Grand Theft Horse
Writer G. Neri has a cousin, Gail Ruffu, who’s an opinionated horse trainer working to make racing a more ethical sport. She was also the first person in 150 years to be charged with Grand Theft Horse, taking her case for rescuing an injured thoroughbred all the way to the California Supreme Court. Here he tells her story, illustrated by Corban Wilkin.
It’s a gripping tale of dedication and a real-life fight for justice. This graphic biography is all the more affecting because people just don’t act like that any more. Gail bankrupted herself, living out of her van for many years, for principle and love of an animal.
The style relies on dense pages and strong lines that capture the majesty and excitement of seeing a powerful horse run. There’s a ton of detail here, filling out what drove Gail to steal her own horse, including how she grew up. The lettering, in a handwriting style, reinforces the feeling of hearing Gail’s own story, while she’s drawn as strong and solid.
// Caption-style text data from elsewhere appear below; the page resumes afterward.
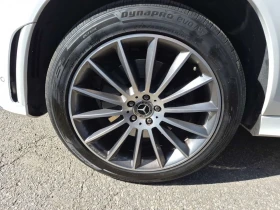 Mercedes-Benz GLE * 4matic Suv 450 * CARFAX *  | Mobile.bg � ����� ������ 4
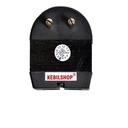 220-v-to-110-v-stepdown-voltage-converte-71fx5ZBbqiL.jpg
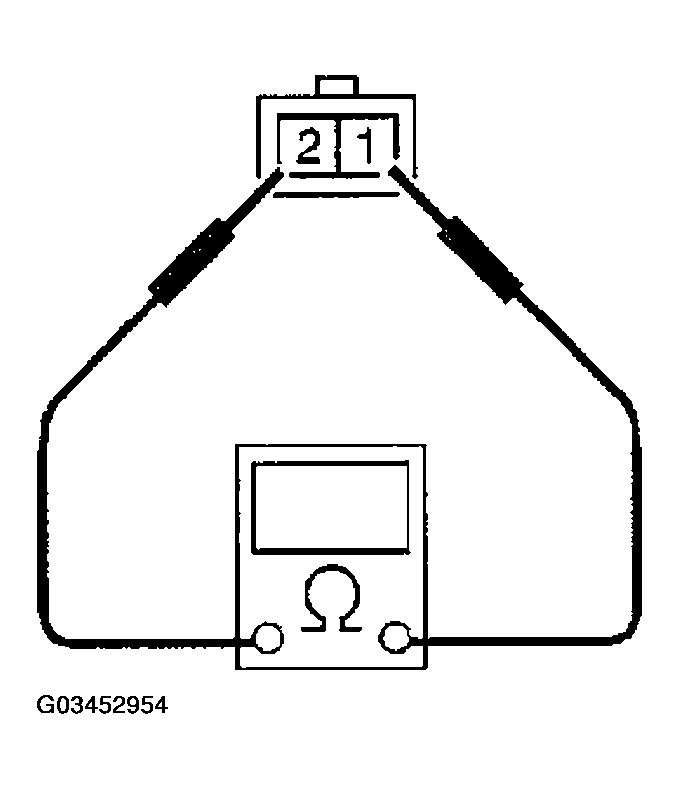 G03452954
She loved horses from a young age, eventually becoming a licensed trainer. When she found Urgent Envoy, she knew he could make him into a champion, but she had to form a partnership with a lawyer in order to purchase him. The lawyer and other partners began ignoring her advice and wanted to race the horse before she thought it was ready. Once the horse was injured, Gail took it away to prevent further damage, which led to her prosecution.
There’s a legal showdown, various sneaky shenanigans, and an outright villain, making a compelling read. Gail provides an afterword with some statistics about the excesses of racing and how horses are treated. (The publisher provided a digital review copy.)